ARTICLE:
• • •

Budget : Méfiez-vous Madame Aubry, la Roche Tarpéienne est proche du Capitole

Conseil municipal de Lille

Madame le Maire,
Mes chers collègues,

Une fois, de plus, le rapport d’orientations budgétaires se noie dans les détails et masque les vérités essentielles, à savoir, une situation budgétaire communale catastrophique et un manque cruel d’ambition pour l’avenir.
S’il est vrai qu’il y a une légère reprise de la croissance, notre pays a des performances économiques qui le mettent en queue de peloton des pays de la zone euro. La croissance moyenne de ceux-ci devrait dépasser les 2% en 2017 alors que la nôtre se stabilise à 1,3%, bien loin derrière les Etats-Unis malgré Donald Trump et derrière le Royaume-Uni malgré le Brexit.
Mais surtout, le R.O.B passe sous silence l’énorme dette de nos finances publiques qui dépasse aujourd’hui les 2000 milliards d’euros, soit près de 100 % de la richesse produite. Il est évident que la contribution des collectivités locales au redressement financier de la France n’est pas près de s’arrêter.

• • •

CONSIGNE A: Recopiez l'extrait de l'article sur le budget de Lille, de « Une fois, de » à « près de s’arrêter. ».

CONTENU DES DONNÉES:
• • •

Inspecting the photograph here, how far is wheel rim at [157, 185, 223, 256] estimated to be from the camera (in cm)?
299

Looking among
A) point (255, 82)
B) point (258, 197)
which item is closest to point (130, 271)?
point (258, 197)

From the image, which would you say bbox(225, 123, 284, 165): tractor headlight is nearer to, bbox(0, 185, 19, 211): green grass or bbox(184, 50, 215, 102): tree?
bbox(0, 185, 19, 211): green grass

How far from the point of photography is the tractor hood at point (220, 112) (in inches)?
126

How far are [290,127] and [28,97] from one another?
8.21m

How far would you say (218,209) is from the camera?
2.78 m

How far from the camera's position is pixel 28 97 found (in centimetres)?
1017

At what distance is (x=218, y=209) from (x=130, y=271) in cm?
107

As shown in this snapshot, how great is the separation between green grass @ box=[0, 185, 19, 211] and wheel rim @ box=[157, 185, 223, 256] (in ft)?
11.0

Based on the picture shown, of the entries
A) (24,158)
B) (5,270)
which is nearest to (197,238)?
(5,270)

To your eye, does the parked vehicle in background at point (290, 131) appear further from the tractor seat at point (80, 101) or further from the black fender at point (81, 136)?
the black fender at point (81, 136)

• • •

CONSIGNE B: Remplacez « snapshot » par « image » dans les lignes des données, de celle qui contient « As shown in » jusqu'à la fin des données. Réécrivez uniquement ces lignes, sans rien changer d'autre.

RÉPONSE A:
Une fois, de plus, le rapport d’orientations budgétaires se noie dans les détails et masque les vérités essentielles, à savoir, une situation budgétaire communale catastrophique et un manque cruel d’ambition pour l’avenir.
S’il est vrai qu’il y a une légère reprise de la croissance, notre pays a des performances économiques qui le mettent en queue de peloton des pays de la zone euro. La croissance moyenne de ceux-ci devrait dépasser les 2% en 2017 alors que la nôtre se stabilise à 1,3%, bien loin derrière les Etats-Unis malgré Donald Trump et derrière le Royaume-Uni malgré le Brexit.
Mais surtout, le R.O.B passe sous silence l’énorme dette de nos finances publiques qui dépasse aujourd’hui les 2000 milliards d’euros, soit près de 100 % de la richesse produite. Il est évident que la contribution des collectivités locales au redressement financier de la France n’est pas près de s’arrêter.

RÉPONSE B:
As shown in this image, how great is the separation between green grass @ box=[0, 185, 19, 211] and wheel rim @ box=[157, 185, 223, 256] (in ft)?
11.0

Based on the picture shown, of the entries
A) (24,158)
B) (5,270)
which is nearest to (197,238)?
(5,270)

To your eye, does the parked vehicle in background at point (290, 131) appear further from the tractor seat at point (80, 101) or further from the black fender at point (81, 136)?
the black fender at point (81, 136)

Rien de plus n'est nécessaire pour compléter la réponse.